In calo le banche, bene Leonardo e Generali
Tra i titoli che hanno frenato il Ftse Mib ci sono i bancari: Banco Bpm ha perso il 3,24%, Bper l’1,97%, Mediobanca l’1,7%, Unicredit l’1,46% e Intesa Sanpaolo l’1,25 per cento. Ha chiuso con segno meno anche Nexi (-3,22% a 10,97 euro). Le quotazioni si sono avvicinate così al prezzo (11 euro per azione) a cui Deutsche Bank ha ceduto lo 0,27% del capitale con un accelerated bookbuilding. I 3,5 milioni di titoli messi sul mercato rappresentano circa la metà della quota ricevuta dall’istituto tedesco in cambio della partecipazione in Sia (2,6% del capitale). Si è mossa in controtendenza rispetto ai titoli petroliferi Saipem, in calo del 2,66%, quando Tenaris ha guadagnato l’1,7 per cento. In rialzo anche Leonardo (+2,56%), con il governo che punta ad andare avanti sull’aumento delle spese per la difesa. Seduta di acquisti per Generali (+1,98%), mentre il mercato fa partire il conto alla rovescia per l’assemblea del 29 aprile, che sarà chiamata a eleggere il nuovo cda. L’assise sarà l’occasione per il confronto tra i soci, con la contrapposizione tra Mediobanca e Francesco Gaetano Caltagirone. L’ascesa delle quotazioni nelle ultime sedute (il titolo era salito del 3,71% ieri e dell’1,86% venerdì) secondo fonti di mercato è in ogni caso legata all’approssimarsi della record date (14 aprile) e quindi dell’ultimo giorno utile per costruire posizioni in vista dell’assemblea. È inoltre aumentata considerevolmente l’attività di opzioni put e call, con la definizione di «operazioni di collar» di rilievo.

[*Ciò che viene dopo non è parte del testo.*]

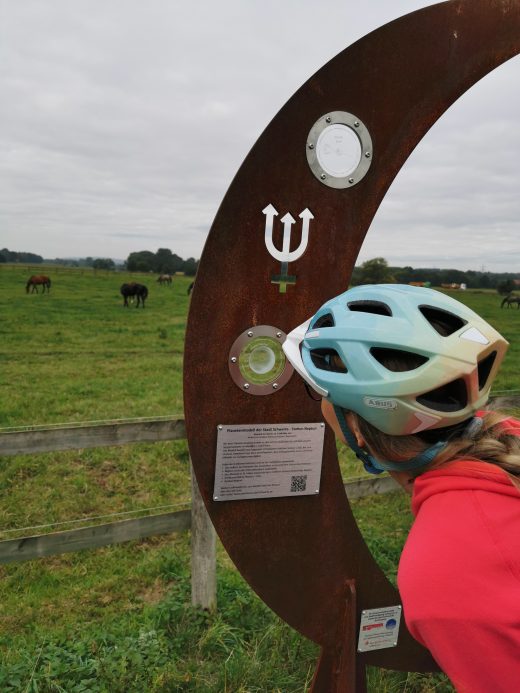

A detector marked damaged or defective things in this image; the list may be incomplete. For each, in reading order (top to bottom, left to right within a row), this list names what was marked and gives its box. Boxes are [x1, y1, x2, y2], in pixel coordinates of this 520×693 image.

weathered rust surface [183, 0, 520, 672]
rusty metal crescent sculpture [184, 0, 520, 680]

Euro ancora in rialzo contro il dollaro
Sul mercato dei cambi, l’euro si rafforza sui massimi da un mese nei confronti del dollaro a 1,1162 (1,1134 in avvio e 1,1100 ieri in chiusura) e vale anche 136,114 yen (135,67 e 136,29), quando il dollaro passa di mano a 121,938 yen (121,86 e 122,78).«L’euro è particolarmente esposto al rischio geopolitico della guerra – commentano gli analisti di ActivTrades – e al conseguente rialzo dei prezzi del petrolio e del gas che minacciano le prospettive di crescita economica dell’eurozona, ed è per questo che la speranza di una risoluzione pacifica del il conflitto sta favorendo la moneta unica. Tuttavia, la Russia sembra aver fatto marcia indietro sulle promesse precedenti, quindi gli attuali guadagni potrebbero non durare a lungo, se la prospettiva di una soluzione pacifica in Ucraina dovesse nuovamente svanire».